**** Provided entries ****

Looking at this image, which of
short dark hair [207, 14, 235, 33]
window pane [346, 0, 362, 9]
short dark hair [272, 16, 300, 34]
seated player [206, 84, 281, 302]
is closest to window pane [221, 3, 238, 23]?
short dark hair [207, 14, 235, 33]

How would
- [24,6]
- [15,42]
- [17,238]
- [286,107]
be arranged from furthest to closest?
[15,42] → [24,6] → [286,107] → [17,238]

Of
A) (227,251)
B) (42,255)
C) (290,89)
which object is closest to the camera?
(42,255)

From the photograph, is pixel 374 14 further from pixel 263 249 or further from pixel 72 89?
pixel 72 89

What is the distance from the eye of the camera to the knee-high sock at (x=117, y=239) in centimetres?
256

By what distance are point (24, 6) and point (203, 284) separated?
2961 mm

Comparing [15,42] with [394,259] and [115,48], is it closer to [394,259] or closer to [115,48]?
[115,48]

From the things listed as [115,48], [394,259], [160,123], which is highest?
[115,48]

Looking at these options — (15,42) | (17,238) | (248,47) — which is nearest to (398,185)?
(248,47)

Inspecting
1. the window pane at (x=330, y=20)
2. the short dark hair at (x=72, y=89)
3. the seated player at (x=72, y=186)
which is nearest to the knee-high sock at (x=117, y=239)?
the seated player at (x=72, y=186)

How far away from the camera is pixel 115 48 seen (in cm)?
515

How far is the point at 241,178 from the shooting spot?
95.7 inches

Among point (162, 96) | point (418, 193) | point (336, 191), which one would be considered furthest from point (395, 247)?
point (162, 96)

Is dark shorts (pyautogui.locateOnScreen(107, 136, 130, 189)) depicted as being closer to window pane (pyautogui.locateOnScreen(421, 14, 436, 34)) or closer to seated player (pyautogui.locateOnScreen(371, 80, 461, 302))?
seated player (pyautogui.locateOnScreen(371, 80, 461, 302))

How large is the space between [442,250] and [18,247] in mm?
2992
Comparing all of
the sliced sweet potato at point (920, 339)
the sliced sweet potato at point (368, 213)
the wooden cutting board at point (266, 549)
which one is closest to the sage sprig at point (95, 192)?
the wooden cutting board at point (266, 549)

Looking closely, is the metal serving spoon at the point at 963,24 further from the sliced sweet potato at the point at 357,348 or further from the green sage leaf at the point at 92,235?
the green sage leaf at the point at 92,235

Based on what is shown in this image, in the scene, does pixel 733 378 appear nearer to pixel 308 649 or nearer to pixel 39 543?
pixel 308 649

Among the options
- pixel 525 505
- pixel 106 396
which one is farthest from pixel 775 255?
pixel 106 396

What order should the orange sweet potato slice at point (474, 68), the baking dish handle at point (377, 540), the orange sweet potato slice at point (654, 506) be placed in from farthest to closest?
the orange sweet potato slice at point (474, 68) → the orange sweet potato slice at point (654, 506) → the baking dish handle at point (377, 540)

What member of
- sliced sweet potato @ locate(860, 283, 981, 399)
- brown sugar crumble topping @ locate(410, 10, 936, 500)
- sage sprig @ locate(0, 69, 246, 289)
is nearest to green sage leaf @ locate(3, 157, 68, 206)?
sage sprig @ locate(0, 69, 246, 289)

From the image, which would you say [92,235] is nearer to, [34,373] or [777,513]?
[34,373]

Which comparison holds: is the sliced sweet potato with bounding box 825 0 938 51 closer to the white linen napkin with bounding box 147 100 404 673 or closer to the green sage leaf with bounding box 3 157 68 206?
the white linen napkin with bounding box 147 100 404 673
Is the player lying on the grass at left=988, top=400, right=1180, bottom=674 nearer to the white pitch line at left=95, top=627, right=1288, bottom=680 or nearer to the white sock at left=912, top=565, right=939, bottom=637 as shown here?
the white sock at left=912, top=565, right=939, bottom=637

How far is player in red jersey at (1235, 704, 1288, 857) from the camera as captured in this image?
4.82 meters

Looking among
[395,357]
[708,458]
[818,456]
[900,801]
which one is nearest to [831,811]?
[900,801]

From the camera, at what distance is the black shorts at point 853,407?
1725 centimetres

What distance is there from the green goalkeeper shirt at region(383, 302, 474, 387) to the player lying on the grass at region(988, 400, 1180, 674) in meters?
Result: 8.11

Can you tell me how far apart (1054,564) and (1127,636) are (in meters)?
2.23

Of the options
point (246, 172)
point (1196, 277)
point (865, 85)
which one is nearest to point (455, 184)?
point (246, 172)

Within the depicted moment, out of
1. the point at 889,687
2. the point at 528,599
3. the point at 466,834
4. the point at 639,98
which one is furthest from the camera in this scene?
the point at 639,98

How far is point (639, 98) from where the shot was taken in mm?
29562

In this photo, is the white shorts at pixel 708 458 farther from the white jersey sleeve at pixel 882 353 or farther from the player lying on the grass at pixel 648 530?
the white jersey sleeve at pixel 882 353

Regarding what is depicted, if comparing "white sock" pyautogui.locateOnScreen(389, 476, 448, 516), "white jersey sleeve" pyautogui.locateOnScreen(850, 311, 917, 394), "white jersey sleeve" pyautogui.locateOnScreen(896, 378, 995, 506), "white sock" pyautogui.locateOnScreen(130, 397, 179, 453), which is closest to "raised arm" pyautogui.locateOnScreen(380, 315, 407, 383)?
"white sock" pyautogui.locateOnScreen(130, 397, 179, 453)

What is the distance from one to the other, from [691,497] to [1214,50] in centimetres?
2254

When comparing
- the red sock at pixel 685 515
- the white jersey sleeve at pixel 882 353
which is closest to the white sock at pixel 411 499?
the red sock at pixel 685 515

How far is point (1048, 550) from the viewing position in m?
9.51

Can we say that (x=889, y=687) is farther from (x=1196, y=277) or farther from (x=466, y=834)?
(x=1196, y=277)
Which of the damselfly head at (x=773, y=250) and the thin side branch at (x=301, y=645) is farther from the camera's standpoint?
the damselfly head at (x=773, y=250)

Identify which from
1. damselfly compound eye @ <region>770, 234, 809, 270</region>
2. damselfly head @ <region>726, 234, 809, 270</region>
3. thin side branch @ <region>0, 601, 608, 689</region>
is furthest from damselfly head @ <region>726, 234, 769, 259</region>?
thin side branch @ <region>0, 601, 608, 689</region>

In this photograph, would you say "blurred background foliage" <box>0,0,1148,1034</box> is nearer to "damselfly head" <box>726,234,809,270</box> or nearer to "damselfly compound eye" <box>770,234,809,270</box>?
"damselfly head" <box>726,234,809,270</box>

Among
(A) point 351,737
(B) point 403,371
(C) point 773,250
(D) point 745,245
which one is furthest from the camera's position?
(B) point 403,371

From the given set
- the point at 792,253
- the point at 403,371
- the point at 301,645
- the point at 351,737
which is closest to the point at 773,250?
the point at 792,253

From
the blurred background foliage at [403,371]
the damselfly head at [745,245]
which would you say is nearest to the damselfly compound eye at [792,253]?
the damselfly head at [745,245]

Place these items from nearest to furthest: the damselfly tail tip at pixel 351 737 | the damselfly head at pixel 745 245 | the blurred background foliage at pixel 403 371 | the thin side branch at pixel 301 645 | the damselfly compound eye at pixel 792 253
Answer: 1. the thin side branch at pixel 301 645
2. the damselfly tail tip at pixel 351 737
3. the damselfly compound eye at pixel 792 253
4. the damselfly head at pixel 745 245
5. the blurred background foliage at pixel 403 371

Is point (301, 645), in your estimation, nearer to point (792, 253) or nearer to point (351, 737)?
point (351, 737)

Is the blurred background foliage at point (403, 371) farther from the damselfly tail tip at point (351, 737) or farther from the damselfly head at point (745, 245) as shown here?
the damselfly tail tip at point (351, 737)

****

> **Task instructions**: Copy the data above exactly. Every line must be included.

> **Response**:
Looking at this image, which of
short dark hair [207, 14, 235, 33]
window pane [346, 0, 362, 9]
short dark hair [272, 16, 300, 34]
seated player [206, 84, 281, 302]
is closest to window pane [221, 3, 238, 23]?
short dark hair [207, 14, 235, 33]

How would
- [24,6]
- [15,42]
- [17,238]
- [286,107]
be arranged from furthest to closest?
[15,42] → [24,6] → [286,107] → [17,238]

Of
A) (227,251)
B) (42,255)
C) (290,89)
which object is closest to the camera?
(42,255)

From the photograph, is pixel 374 14 further from pixel 263 249 or further from pixel 72 89?
pixel 72 89

What is the distance from the eye of the camera to the knee-high sock at (x=117, y=239) in centimetres?
256

By what distance are point (24, 6) and point (203, 284) separated?
2961 mm

Comparing [15,42] with [394,259] and [115,48], is it closer to [394,259] or closer to [115,48]?
[115,48]

From the things listed as [115,48], [394,259], [160,123], which is highest?
[115,48]

Looking at these options — (15,42) | (17,238) | (248,47) — which is nearest to (398,185)?
(248,47)

Inspecting
1. the window pane at (x=330, y=20)
2. the short dark hair at (x=72, y=89)
3. the seated player at (x=72, y=186)
which is nearest to the knee-high sock at (x=117, y=239)?
the seated player at (x=72, y=186)

How far away from the camera is pixel 115 48 seen (in cm)?
515

How far is the point at 241,178 from the shooting spot?
95.7 inches

Among point (162, 96) | point (418, 193) | point (336, 191), which one would be considered furthest from point (395, 247)?
point (162, 96)

Is dark shorts (pyautogui.locateOnScreen(107, 136, 130, 189)) depicted as being closer to window pane (pyautogui.locateOnScreen(421, 14, 436, 34)) or closer to seated player (pyautogui.locateOnScreen(371, 80, 461, 302))?
seated player (pyautogui.locateOnScreen(371, 80, 461, 302))

How large is the space between [442,250] and [18,247] in mm?
2992
Comparing all of
the sliced sweet potato at point (920, 339)
the sliced sweet potato at point (368, 213)
the wooden cutting board at point (266, 549)
which one is closest to the sage sprig at point (95, 192)?
the wooden cutting board at point (266, 549)

Looking closely, is the metal serving spoon at the point at 963,24 further from the sliced sweet potato at the point at 357,348 or further from the green sage leaf at the point at 92,235?
the green sage leaf at the point at 92,235

Based on what is shown in this image, in the scene, does pixel 733 378 appear nearer to pixel 308 649 or nearer to pixel 39 543?
pixel 308 649

Among the options
- pixel 525 505
- pixel 106 396
which one is farthest from pixel 775 255?
pixel 106 396

What order should the orange sweet potato slice at point (474, 68), the baking dish handle at point (377, 540), the orange sweet potato slice at point (654, 506) be placed in from farthest to closest?
the orange sweet potato slice at point (474, 68) → the orange sweet potato slice at point (654, 506) → the baking dish handle at point (377, 540)

What member of
- sliced sweet potato @ locate(860, 283, 981, 399)
- brown sugar crumble topping @ locate(410, 10, 936, 500)
- sage sprig @ locate(0, 69, 246, 289)
is nearest to green sage leaf @ locate(3, 157, 68, 206)?
sage sprig @ locate(0, 69, 246, 289)

From the image, which would you say [92,235] is nearer to, [34,373] or [777,513]?
[34,373]

Which comparison holds: is the sliced sweet potato with bounding box 825 0 938 51 closer to the white linen napkin with bounding box 147 100 404 673 or closer to the green sage leaf with bounding box 3 157 68 206?
the white linen napkin with bounding box 147 100 404 673
Is the player lying on the grass at left=988, top=400, right=1180, bottom=674 nearer to the white pitch line at left=95, top=627, right=1288, bottom=680 or nearer to the white sock at left=912, top=565, right=939, bottom=637 as shown here?
the white sock at left=912, top=565, right=939, bottom=637

How far is player in red jersey at (1235, 704, 1288, 857) from the camera as captured in this image?
4.82 meters

Looking among
[395,357]
[708,458]
[818,456]
[900,801]
which one is nearest to [831,811]?
[900,801]

From the camera, at what distance is the black shorts at point 853,407?
1725 centimetres

What distance is there from the green goalkeeper shirt at region(383, 302, 474, 387) to the player lying on the grass at region(988, 400, 1180, 674) in meters?
Result: 8.11

Can you tell me how far apart (1054,564) and (1127,636) are (in meters)?
2.23

Of the options
point (246, 172)
point (1196, 277)
point (865, 85)
which one is nearest to point (455, 184)?
point (246, 172)

Within the depicted moment, out of
1. the point at 889,687
2. the point at 528,599
3. the point at 466,834
4. the point at 639,98
which one is furthest from the camera in this scene?
the point at 639,98

How far is point (639, 98) from where the shot was taken in mm?
29562

In this photo, is the white shorts at pixel 708 458 farther from the white jersey sleeve at pixel 882 353 or farther from the player lying on the grass at pixel 648 530?
the white jersey sleeve at pixel 882 353

Regarding what is depicted, if comparing "white sock" pyautogui.locateOnScreen(389, 476, 448, 516), "white jersey sleeve" pyautogui.locateOnScreen(850, 311, 917, 394), "white jersey sleeve" pyautogui.locateOnScreen(896, 378, 995, 506), "white sock" pyautogui.locateOnScreen(130, 397, 179, 453), which is closest to "raised arm" pyautogui.locateOnScreen(380, 315, 407, 383)?
"white sock" pyautogui.locateOnScreen(130, 397, 179, 453)

What is the distance from one to the other, from [691,497] to [1214,50] in centimetres?
2254

When comparing
- the red sock at pixel 685 515
- the white jersey sleeve at pixel 882 353
which is closest to the white sock at pixel 411 499?
the red sock at pixel 685 515

How far is point (1048, 550) from the viewing position in m?
9.51

Can we say that (x=889, y=687) is farther from (x=1196, y=277) or farther from (x=466, y=834)?
(x=1196, y=277)
Which of the damselfly head at (x=773, y=250) and the thin side branch at (x=301, y=645) is farther from the camera's standpoint?
the damselfly head at (x=773, y=250)

Identify which from
1. damselfly compound eye @ <region>770, 234, 809, 270</region>
2. damselfly head @ <region>726, 234, 809, 270</region>
3. thin side branch @ <region>0, 601, 608, 689</region>
is furthest from damselfly head @ <region>726, 234, 769, 259</region>?
thin side branch @ <region>0, 601, 608, 689</region>

In this photograph, would you say "blurred background foliage" <box>0,0,1148,1034</box> is nearer to "damselfly head" <box>726,234,809,270</box> or nearer to "damselfly compound eye" <box>770,234,809,270</box>?
"damselfly head" <box>726,234,809,270</box>

Among
(A) point 351,737
(B) point 403,371
(C) point 773,250
(D) point 745,245
which one is furthest from the camera's position?
(B) point 403,371

From the given set
- the point at 792,253
- the point at 403,371
- the point at 301,645
- the point at 351,737
which is closest to the point at 773,250?
the point at 792,253

From
the blurred background foliage at [403,371]
the damselfly head at [745,245]
which would you say is nearest to the damselfly compound eye at [792,253]?
the damselfly head at [745,245]

Place these items from nearest to furthest: the damselfly tail tip at pixel 351 737 | the damselfly head at pixel 745 245 | the blurred background foliage at pixel 403 371 | the thin side branch at pixel 301 645 | the damselfly compound eye at pixel 792 253
Answer: 1. the thin side branch at pixel 301 645
2. the damselfly tail tip at pixel 351 737
3. the damselfly compound eye at pixel 792 253
4. the damselfly head at pixel 745 245
5. the blurred background foliage at pixel 403 371

Is point (301, 645), in your estimation, nearer to point (792, 253) or nearer to point (351, 737)?
point (351, 737)

Is the blurred background foliage at point (403, 371) farther from the damselfly tail tip at point (351, 737) or farther from the damselfly head at point (745, 245) as shown here?
the damselfly tail tip at point (351, 737)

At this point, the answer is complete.